Blogs on Document Processing and OCR Technology

What is Document Processing Software?

Written by Tim McMullin | July 26, 2022

What is Document Processing Software?

Document processing software is designed to augment or eliminate the manual entry of data from a document into a business process or system. The goal is to get critical data from the business document to facilitate a business process that is associated with that document.

Document processing software used to be specifically for paper documents that were converted to electronic documents via document scanners.

Today, many documents are usually electronic. So the initial scanning of the document is not always required, but extracting important data is still a menial task that can be automated in almost all situations.

> **Available data**

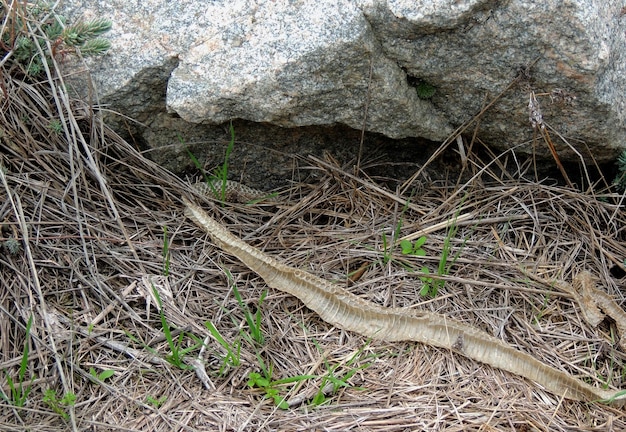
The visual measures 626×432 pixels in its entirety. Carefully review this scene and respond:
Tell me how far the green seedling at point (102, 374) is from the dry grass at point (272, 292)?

> **List of tasks**
A - According to the document processing text, what was such software once used specifically for?
B - Can you edit the document processing text, starting at "Document processing software is" and ending at "with that document.", so that "critical" is replaced by "essential"?
C - Does the document processing text agree with each statement below? Answer yes or no for each, quoting the deciding words.
(i) The software aims to augment or eliminate manual data entry.
(ii) Today the initial scanning of a document is always required.
(iii) Extracting important data can be automated in almost all situations.

> **Results in order**
A - Paper documents that were converted to electronic documents via document scanners.

B -
Document processing software is designed to augment or eliminate the manual entry of data from a document into a business process or system. The goal is to get essential data from the business document to facilitate a business process that is associated with that document.

C -
(i) Yes: "Document processing software is designed to augment or eliminate the manual entry of data from a document into a business process or system."
(ii) No: "So the initial scanning of the document is not always required"
(iii) Yes: "extracting important data is still a menial task that can be automated in almost all situations."